With Alberta renewables ban, business common sense goes out the window

Ms. Smith has said she will not raise income taxes or create a provincial sales tax, but she’s more than happy to join U.S. red states and Saskatchewan in a $200 annual tax on electric vehicles. Her government says it’s about extra road wear-and-tear from the sometimes heavier vehicles, and also because EVs don’t contribute to fuel taxes. But to many, it will look like yet another slapdown to the green movement.

However, while economies around the world are stressed from inflation and high interest rates, oil-focused Alberta is doing a little better than most. The budget documents note the province accounted for 22 per cent of all Canadian jobs created in 2023, despite having just 12 per cent of the country’s population. Housing starts for single-family homes have jumped, “most notably in Calgary, where they were up more than 40 per cent year-over-year in the fourth quarter of 2023,” the budget states.

Alberta is expected to continue attracting newcomers at a pace not seen since the 1980s.
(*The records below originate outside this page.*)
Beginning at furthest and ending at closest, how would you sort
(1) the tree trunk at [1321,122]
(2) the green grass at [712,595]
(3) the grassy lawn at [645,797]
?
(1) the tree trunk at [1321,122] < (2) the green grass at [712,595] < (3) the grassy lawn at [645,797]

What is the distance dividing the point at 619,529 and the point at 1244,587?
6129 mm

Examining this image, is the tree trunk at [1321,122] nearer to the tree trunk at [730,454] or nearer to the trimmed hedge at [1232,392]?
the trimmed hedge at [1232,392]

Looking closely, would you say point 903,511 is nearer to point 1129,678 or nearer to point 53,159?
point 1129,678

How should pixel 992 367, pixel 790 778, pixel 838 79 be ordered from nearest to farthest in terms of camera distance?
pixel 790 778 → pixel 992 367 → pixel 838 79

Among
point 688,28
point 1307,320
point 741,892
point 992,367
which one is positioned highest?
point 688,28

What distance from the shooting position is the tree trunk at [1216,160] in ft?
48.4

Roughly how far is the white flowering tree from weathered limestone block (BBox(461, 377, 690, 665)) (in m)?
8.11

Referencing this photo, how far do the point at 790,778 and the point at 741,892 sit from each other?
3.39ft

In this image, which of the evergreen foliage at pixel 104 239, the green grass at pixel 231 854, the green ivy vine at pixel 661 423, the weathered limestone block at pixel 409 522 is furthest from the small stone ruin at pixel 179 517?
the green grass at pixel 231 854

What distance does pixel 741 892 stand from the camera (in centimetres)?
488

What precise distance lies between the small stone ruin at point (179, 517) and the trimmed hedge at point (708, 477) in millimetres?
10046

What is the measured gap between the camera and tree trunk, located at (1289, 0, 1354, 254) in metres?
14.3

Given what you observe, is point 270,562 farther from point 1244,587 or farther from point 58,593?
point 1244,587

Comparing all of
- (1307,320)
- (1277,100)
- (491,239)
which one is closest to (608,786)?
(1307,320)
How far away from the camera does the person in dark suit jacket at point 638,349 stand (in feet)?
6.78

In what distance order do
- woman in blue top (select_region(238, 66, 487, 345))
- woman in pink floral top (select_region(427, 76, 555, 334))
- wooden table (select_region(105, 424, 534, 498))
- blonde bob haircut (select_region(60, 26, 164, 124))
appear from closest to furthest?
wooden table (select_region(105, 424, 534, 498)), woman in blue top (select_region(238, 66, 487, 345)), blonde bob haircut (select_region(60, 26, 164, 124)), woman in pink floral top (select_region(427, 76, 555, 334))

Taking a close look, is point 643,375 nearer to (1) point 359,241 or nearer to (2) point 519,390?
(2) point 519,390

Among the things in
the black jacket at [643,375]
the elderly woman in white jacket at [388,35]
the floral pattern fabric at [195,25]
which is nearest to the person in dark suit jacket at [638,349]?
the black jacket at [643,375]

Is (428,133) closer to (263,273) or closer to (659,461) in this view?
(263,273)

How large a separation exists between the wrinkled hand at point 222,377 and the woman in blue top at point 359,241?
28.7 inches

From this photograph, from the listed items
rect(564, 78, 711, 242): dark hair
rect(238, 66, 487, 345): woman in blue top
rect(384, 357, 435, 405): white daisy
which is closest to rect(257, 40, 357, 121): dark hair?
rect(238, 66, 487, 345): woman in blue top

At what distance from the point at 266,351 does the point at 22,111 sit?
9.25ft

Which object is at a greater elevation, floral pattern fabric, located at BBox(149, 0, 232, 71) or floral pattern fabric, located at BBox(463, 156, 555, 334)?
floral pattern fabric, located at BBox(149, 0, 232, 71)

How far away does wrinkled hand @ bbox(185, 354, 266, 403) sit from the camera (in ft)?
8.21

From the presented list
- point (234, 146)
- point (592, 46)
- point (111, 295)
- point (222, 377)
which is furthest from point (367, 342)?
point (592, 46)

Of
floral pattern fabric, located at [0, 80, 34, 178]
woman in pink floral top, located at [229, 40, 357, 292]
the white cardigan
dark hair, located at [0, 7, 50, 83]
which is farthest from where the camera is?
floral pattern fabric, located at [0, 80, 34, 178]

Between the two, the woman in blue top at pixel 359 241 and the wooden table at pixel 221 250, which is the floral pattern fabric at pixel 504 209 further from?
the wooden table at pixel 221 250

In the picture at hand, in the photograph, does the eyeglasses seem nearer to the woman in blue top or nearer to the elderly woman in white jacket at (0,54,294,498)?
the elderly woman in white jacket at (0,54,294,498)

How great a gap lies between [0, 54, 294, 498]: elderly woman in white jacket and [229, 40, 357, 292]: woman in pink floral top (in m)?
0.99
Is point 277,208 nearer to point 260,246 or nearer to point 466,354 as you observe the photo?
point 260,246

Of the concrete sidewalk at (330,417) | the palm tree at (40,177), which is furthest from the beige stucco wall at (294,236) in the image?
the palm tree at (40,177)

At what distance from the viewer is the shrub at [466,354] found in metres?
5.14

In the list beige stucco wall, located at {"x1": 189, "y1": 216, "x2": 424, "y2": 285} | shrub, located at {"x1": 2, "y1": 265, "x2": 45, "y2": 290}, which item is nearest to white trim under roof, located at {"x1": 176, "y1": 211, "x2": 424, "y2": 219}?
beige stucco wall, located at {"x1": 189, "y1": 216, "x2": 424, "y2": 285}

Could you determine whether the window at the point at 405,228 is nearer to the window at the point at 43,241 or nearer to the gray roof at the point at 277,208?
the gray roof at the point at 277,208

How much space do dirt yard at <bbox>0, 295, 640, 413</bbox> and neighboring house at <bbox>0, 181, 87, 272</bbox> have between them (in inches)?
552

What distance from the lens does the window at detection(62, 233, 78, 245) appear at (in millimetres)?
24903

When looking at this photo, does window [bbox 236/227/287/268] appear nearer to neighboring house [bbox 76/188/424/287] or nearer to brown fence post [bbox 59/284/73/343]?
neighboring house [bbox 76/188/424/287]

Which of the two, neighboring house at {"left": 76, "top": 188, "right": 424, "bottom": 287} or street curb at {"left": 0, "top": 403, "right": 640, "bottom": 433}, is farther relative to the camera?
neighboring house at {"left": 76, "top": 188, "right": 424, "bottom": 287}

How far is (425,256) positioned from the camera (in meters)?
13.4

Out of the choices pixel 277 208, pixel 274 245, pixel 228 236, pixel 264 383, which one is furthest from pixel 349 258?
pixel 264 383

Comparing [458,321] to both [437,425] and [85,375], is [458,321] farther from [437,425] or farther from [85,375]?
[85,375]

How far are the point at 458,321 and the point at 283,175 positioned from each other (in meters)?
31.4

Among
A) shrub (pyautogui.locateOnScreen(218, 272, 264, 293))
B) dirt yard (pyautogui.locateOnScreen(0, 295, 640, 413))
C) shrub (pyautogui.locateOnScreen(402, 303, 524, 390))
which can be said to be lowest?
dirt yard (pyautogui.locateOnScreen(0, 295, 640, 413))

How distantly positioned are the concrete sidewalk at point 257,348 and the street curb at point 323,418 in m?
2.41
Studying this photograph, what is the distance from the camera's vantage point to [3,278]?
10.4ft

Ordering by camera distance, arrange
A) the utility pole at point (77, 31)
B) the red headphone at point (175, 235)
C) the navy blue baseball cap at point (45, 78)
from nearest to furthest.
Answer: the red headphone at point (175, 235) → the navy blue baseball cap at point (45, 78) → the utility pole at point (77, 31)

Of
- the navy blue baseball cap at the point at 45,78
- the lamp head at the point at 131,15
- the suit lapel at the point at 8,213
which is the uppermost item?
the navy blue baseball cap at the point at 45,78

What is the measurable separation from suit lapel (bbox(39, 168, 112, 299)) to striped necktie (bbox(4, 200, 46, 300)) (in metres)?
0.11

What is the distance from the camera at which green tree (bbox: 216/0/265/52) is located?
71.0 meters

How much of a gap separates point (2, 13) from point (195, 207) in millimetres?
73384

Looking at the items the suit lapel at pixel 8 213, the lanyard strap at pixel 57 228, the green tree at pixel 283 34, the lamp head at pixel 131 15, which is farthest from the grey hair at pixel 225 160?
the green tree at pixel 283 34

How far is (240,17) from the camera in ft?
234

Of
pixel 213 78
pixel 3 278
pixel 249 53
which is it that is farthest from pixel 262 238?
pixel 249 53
The province’s population is expected to grow at a rate of 3.7 per cent in 2024, just slightly lower than last year’s extraordinary 4.1 per cent.

That may be one of the most striking aspects of Alberta today: For all the criticism of Ms. Smith and the UCP, or their budget, it seems to have had zero effect on the thousands of people moving to Alberta for a decent shot at that now-elusive combination of work and affordable housing.